Перешел Змей Горыныч Калинов мост, уселся на камень телом своим грузным да и спросил:
— А звери зачем с тобой, Ивашка?
— Мы друзья Ванины, — отвечал Серый Волк, прижимаясь к ноге Ивана. — В обиду его не дадим.
— Здесь мои земли начинаются, — ответил Змей Горыныч и снова Горыней сделался.
Статный из него был молодец. Не молодец, впрочем. Но и не старец еще. Ого-го как не старец. Черная одежа блестит-переливается, как крылья Вещего Олега. А глаза, как у Серого Волка, желтые да с огоньками хищными. И веночек ромашковый на волосах от Рыбки Золотой.
— И кто кого обидит, я решаю.
— Не серчай, Горыня, — откликнулся наш Ванька. — Дружба — она завсегда сильнее смерти и беды.
— Слыхивал я, что дураком тебя называют, и вроде за дело, — сощурился Горыня. — Но эти слова твои — мудрые. И если испробовал ты дружбы такой, счастливый ты человек, Ивашка.
— И тебе того желаю, — поклонился Горыне Ванька. — Что хочешь ты, Горыня, за услугу твою?
— А что ты предложишь? — отвечал Горыня вопросом на вопрос.
Удивился он, что Иван-дурак платить собрался. Обычно хотят все и сразу, и можно без хлеба.
Присел и Иван на камушек.
— Не знаю, — признал. — Очень хочу я Ясю вернуть. Если, конечно, — спохватился, — она захочет.
Усмехнулся Горыня.
— Захочет, захочет. Кручинится твоя баба Яга. Вернуться к тебе она хотела, да нет у нее флигелька заветного, вот только что и видел. А ты мою Золотую Рыбку спас. Пойдем, добрый молодец.
— Постой, — попросил Иван. — А царевич… дашь живой воды для него?
— А тебе какой в том интерес? — вопросил Горыня, бровь нехорошо подымая.

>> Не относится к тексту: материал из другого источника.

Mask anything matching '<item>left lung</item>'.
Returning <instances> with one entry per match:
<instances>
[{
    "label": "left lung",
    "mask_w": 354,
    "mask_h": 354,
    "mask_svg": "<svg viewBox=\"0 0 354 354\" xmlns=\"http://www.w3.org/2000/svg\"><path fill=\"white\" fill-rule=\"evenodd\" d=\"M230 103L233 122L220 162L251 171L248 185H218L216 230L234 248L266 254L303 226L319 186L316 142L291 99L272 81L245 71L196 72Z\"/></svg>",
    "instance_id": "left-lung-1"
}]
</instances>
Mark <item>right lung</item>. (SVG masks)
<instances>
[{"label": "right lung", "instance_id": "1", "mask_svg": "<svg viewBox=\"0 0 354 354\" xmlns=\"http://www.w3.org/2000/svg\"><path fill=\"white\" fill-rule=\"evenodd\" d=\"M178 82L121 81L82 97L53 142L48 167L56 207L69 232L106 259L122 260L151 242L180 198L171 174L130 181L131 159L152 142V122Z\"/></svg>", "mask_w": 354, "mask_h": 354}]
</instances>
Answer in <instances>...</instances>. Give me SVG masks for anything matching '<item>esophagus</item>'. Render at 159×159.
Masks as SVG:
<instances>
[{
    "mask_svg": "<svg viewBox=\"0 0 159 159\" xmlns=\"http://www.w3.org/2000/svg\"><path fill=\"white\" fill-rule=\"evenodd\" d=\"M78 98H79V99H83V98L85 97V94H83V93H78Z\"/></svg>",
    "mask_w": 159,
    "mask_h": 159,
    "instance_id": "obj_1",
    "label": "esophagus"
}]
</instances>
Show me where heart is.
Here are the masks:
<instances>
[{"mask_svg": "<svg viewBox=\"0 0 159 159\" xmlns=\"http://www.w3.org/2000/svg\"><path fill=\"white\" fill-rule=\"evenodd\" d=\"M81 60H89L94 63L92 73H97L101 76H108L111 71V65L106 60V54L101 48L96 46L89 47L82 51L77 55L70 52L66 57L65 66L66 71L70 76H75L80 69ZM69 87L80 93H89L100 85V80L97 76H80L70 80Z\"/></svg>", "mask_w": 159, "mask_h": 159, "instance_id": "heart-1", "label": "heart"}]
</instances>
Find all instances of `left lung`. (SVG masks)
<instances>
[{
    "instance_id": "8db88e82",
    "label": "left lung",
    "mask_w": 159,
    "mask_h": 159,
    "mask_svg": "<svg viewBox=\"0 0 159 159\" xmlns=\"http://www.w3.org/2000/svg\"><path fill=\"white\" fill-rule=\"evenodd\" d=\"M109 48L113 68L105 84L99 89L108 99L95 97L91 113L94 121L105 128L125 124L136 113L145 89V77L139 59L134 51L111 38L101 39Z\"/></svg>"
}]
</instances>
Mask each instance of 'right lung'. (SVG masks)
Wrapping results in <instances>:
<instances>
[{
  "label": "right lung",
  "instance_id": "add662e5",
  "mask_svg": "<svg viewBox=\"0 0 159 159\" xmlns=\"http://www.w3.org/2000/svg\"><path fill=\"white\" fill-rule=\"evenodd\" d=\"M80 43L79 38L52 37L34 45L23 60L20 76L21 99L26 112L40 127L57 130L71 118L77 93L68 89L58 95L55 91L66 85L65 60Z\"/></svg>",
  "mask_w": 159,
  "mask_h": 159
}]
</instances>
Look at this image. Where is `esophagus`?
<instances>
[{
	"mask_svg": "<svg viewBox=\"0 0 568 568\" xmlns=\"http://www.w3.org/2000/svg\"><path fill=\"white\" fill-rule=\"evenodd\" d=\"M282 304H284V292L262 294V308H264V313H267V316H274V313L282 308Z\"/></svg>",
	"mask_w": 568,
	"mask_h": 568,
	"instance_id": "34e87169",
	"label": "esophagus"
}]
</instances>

— Не друг он мне… но жалко парня. Полюбил в кои веки, да так вляпался. Отчего не помочь, если можно? Тебе ведь не будет обидно кувшинчик ему дать? Ты судьбу нашел, я судьбу найду, пусть и он…
— Добрый ты, Ваня. Дам тебе кувшинчик. Пойдем.
Переглянулся Иван с Серым Волком и Вещим Олегом. Не ожидал никто, что так просто будет с Горыней договориться. А то «злой он днем, злой!».
Долго вел Горыня гостя по лабиринтам каменным, мхом поросшим, меж гор да камней причудливых, уже смеркаться начало, и вошли молодцы да звери в первую пещеру.
— Здесь у меня богатства припрятаны. Дай завяжу тебе глаза, Иван-не-дурак. Чтоб не знал ты, что у меня тут найти можно, и не рассказывал никому ненужного. А друзья твои снаружи подождут.